Moments earlier he had lit a cigarette and was issued the penalty notice under anti-smoking legislation that bans it in the workplace. Mr Williams, a grandfather, is planning to appeal against the fine even though his wife has already paid it.
Although he uses the unmarked van to transport his paint and ladders he says it is not a workplace and he uses it only to travel to and from jobs.
Mr Williams said: “I was on my way to a shop to buy some teabags when the council official pulled me over. I was told that because my van is my place of work I had broken the smoking laws.
“I am dumbfounded. The van is only insured for private use and to get me to and from work. It is not my place of work. I decorate houses, not vans. I don’t use it for work so I can’t see how they can do me for smoking in the workplace.”
The decorator, from Llanafan, near Aberystwyth, Mid Wales, supports the ant-ismoking laws and says he would never light up near a non-smoker.
He said: “I respect anyone who chooses not to smoke but I would also ask for the same respect – to have the freedom to smoke in my own private vehicle.”
Mr Williams, who smokes ten cigarettes a day, was on the A487 near Aberystwyth when his Suzuki Carry van was pulled over by Ceredigion council officials carrying out safety checks.
He believes it is the first ticket of its kind handed out by the council since the smoking regulations came in last year, because the fixed-penalty notice was numbered 0001.
Mr Williams’s wife, Sue, 56, paid the fine because she was worried that it would be doubled if he did not pay immediately.
She said: “If it wasn’t paid in a certain time it doubled so I went to the council offices and gave them the £30. Even they were a bit surprised by it. I asked for a receipt but they didn’t have any special forms for it.
“They just wrote out that I had paid them £30 on a plain piece of paper.
“If you ask me they have overstepped the mark. I use the van myself for shopping trips – does that mean I also couldn’t smoke in there? It was a very expensive packet of teabags. It just doesn’t make sense to us.”
A spokesman for Ceredigion council defended the fine. He said: “The general position in relation to smoking legislation is that there are very few exemptions to the smoking ban.
“It affects most public premises, including work places and work vehicles.”

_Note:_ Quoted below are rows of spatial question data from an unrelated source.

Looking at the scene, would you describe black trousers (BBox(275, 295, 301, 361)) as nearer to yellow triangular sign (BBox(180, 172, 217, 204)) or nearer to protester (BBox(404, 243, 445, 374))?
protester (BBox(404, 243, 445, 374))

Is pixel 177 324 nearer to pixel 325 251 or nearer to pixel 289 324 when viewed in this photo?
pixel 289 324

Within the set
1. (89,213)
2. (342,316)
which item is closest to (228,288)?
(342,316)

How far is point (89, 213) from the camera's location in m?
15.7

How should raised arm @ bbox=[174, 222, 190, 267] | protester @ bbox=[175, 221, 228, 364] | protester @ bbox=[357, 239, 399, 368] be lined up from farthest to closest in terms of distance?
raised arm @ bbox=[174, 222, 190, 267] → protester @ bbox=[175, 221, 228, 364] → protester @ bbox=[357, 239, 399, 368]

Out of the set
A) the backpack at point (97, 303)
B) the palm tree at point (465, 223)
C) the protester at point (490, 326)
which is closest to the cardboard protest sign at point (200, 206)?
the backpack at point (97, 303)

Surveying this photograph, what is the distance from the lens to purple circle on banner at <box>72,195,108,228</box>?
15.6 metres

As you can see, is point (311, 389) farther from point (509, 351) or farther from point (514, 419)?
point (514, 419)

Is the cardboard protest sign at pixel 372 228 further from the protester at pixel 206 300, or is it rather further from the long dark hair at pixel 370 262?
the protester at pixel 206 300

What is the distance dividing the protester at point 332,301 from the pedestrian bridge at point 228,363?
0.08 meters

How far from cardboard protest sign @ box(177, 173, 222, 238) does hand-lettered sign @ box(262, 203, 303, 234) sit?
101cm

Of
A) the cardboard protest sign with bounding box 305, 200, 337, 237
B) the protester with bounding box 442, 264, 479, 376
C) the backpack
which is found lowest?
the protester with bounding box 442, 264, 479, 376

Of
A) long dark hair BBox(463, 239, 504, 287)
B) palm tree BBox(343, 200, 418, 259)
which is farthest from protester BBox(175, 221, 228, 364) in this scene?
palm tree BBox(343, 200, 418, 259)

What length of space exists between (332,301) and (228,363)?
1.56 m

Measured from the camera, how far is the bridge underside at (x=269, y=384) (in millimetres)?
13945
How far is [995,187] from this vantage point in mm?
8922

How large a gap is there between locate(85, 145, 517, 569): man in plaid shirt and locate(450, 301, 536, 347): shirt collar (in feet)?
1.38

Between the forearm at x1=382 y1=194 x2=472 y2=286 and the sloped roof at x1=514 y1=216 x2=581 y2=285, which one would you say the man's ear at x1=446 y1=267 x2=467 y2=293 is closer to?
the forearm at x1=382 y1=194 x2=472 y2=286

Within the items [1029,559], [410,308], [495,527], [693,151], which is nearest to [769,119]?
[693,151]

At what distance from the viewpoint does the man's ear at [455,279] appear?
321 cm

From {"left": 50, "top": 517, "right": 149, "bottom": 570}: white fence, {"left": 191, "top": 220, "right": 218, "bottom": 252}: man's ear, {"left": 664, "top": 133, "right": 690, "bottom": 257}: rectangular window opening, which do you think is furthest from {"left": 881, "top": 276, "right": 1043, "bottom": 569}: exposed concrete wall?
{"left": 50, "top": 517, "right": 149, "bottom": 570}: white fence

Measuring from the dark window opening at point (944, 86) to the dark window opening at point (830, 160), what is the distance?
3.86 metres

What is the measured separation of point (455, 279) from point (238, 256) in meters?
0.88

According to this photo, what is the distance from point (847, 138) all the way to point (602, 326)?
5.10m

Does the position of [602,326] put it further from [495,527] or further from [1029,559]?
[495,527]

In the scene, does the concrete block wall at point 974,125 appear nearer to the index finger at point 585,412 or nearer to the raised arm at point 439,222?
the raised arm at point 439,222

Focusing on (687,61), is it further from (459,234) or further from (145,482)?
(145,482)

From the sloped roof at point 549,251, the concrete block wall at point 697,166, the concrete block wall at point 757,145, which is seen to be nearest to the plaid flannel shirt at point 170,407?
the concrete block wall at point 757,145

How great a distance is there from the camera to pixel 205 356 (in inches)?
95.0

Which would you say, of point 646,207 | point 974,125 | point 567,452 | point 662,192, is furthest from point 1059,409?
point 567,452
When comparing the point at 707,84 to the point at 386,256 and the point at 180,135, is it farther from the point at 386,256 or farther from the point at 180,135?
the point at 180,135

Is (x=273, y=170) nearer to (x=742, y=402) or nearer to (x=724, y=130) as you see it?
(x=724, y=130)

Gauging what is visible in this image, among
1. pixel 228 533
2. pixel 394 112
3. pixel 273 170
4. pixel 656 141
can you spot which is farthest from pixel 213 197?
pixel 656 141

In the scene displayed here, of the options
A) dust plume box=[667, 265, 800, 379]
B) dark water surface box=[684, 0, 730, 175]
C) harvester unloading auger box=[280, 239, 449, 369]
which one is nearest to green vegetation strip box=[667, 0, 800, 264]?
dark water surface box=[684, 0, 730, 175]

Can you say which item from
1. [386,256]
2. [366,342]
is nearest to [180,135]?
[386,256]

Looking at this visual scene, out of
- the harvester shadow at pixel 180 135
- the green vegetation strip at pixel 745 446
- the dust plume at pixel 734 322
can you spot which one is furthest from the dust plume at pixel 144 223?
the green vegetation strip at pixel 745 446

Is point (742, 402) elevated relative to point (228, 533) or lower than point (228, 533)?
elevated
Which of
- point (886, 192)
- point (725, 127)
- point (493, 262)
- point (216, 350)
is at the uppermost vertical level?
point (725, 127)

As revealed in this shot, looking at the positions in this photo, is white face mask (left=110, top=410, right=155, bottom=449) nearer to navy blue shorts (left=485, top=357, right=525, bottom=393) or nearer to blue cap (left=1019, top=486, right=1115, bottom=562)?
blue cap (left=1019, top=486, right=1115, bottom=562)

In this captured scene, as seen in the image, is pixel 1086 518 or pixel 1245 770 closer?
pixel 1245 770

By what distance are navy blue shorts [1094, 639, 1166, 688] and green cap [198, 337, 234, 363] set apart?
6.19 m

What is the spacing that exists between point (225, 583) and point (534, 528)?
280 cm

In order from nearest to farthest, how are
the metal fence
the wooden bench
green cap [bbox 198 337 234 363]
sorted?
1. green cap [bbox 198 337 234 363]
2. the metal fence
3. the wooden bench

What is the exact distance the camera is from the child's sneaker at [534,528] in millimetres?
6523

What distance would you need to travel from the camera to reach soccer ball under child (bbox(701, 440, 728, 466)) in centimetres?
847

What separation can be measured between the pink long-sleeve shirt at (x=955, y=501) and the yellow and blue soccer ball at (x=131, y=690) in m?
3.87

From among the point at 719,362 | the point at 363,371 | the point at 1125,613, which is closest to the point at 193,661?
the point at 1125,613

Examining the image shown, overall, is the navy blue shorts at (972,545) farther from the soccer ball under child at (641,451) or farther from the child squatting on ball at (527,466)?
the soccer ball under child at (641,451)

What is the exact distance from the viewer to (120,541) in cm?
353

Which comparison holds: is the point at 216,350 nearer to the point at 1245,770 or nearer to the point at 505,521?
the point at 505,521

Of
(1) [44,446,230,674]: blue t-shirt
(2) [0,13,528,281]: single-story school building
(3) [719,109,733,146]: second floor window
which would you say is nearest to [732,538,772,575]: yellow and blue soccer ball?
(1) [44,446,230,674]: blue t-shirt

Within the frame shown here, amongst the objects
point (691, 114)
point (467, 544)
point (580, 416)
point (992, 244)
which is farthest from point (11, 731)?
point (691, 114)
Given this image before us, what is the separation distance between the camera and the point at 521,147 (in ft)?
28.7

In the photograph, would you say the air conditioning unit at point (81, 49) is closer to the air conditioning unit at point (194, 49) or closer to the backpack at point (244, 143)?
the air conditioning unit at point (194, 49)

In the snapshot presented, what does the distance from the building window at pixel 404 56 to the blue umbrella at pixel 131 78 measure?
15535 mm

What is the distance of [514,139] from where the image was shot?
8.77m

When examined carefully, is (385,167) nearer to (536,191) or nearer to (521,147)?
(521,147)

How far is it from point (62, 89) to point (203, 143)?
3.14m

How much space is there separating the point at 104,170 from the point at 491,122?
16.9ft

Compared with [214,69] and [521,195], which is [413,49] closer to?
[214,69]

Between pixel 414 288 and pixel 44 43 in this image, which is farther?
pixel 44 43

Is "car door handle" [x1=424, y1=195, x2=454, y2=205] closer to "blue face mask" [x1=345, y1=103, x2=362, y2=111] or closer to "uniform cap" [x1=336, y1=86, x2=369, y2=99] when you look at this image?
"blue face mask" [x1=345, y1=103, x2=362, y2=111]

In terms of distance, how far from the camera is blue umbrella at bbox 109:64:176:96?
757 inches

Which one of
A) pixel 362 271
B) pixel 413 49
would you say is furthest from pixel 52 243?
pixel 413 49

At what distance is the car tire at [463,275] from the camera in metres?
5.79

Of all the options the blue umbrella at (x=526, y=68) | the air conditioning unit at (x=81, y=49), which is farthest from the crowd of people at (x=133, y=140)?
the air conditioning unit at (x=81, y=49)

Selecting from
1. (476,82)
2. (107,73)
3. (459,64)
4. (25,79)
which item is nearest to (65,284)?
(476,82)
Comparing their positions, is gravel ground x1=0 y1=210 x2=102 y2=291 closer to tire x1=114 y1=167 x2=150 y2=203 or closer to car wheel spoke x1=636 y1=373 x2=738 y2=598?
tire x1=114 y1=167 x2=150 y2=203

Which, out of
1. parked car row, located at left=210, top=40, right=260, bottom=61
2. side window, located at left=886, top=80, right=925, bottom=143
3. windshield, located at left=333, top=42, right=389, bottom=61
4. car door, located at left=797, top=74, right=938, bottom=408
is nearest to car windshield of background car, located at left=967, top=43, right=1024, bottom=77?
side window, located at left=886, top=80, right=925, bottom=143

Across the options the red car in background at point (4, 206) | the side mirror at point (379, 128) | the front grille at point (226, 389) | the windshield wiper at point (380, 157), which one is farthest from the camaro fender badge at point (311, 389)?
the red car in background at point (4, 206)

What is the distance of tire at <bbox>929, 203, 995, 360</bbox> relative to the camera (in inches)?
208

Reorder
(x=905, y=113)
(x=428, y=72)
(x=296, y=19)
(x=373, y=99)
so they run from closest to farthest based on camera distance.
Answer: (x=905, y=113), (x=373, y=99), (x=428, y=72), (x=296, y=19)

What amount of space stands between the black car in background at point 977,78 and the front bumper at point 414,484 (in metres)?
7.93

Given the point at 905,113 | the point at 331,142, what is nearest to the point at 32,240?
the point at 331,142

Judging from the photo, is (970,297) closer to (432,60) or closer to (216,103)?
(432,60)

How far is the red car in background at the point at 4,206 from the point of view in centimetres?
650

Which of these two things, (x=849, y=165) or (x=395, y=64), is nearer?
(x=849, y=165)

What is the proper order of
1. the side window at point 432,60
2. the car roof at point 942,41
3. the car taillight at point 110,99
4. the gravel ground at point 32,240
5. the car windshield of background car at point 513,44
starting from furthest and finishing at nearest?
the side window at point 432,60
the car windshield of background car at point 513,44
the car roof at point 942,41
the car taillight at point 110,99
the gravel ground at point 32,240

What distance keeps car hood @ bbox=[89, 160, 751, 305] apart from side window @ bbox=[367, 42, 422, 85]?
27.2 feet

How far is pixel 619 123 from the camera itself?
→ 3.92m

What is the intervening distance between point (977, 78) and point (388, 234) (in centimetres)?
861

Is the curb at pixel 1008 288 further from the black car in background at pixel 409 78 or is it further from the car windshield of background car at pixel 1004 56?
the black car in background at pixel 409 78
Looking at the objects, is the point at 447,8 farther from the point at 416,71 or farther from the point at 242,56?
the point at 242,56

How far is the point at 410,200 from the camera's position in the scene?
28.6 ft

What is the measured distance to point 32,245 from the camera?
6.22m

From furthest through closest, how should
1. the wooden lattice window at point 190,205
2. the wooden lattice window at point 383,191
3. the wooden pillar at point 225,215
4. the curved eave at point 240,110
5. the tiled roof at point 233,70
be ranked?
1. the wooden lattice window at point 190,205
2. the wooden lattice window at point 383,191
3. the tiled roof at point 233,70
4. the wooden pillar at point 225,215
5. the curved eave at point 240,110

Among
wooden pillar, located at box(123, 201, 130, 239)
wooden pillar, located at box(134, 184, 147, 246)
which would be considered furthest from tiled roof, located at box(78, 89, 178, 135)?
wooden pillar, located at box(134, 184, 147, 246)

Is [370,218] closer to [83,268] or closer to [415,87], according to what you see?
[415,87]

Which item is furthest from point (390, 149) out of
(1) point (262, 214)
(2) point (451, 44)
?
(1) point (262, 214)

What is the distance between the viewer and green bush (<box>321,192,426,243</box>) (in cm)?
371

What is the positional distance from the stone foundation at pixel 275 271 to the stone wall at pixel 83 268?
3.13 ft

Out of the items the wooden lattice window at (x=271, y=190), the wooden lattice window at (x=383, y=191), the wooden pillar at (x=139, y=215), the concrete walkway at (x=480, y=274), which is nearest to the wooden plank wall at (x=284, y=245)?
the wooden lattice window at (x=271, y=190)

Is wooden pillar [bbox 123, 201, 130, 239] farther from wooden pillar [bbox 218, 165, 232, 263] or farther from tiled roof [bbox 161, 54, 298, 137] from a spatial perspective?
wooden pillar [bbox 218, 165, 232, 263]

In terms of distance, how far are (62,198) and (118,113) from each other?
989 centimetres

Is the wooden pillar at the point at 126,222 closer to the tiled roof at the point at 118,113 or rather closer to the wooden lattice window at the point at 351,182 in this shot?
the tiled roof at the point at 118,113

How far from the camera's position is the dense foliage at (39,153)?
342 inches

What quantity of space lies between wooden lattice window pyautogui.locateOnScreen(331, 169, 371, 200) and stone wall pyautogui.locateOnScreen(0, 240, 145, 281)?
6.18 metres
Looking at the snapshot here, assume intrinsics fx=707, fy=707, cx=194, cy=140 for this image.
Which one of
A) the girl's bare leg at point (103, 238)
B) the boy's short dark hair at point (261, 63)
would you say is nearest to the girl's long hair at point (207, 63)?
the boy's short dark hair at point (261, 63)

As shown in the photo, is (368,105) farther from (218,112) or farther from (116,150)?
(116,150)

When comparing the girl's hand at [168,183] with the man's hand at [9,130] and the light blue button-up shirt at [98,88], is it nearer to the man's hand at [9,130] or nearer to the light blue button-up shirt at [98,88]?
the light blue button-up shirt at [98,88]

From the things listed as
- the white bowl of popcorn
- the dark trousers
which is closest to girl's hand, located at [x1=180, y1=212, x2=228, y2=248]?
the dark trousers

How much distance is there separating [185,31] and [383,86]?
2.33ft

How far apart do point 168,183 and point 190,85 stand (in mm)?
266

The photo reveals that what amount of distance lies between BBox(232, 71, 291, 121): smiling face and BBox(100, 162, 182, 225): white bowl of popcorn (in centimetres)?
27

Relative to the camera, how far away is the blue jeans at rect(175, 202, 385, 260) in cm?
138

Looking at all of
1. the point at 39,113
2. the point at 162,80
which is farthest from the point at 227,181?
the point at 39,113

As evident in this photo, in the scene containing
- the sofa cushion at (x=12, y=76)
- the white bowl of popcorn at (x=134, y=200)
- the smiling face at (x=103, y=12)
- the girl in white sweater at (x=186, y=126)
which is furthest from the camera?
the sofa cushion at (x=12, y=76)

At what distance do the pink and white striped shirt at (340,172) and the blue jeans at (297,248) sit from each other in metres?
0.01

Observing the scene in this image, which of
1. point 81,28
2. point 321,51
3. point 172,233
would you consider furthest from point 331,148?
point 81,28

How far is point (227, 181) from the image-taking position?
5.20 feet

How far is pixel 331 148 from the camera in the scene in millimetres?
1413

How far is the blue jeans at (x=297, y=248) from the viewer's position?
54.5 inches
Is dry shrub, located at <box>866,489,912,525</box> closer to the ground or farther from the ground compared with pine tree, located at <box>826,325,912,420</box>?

However, Simon Clark, director of the smokers’ pressure group Forest, described it as “absolutely ridiculous”.
He said: “It smacks of some jobs-worth council official interpreting the law to the most extreme level. This surely is not what the change in the law was intended for – it was not meant to harass and persecute people going about their ordinary lives.
“It is ridiculous that someone should be fined for smoking in their own private vehicle away from any workplace.”
A careful reading of the smoke-free premises regulations for Wales suggests that the council officials may have been overzealous.
A spokesman for the Welsh Assembly, which drafted the legislation, said: “Smoking is permitted in vehicles used for work purposes that are for the sole use of the driver and are not used as a workplace by anyone else.”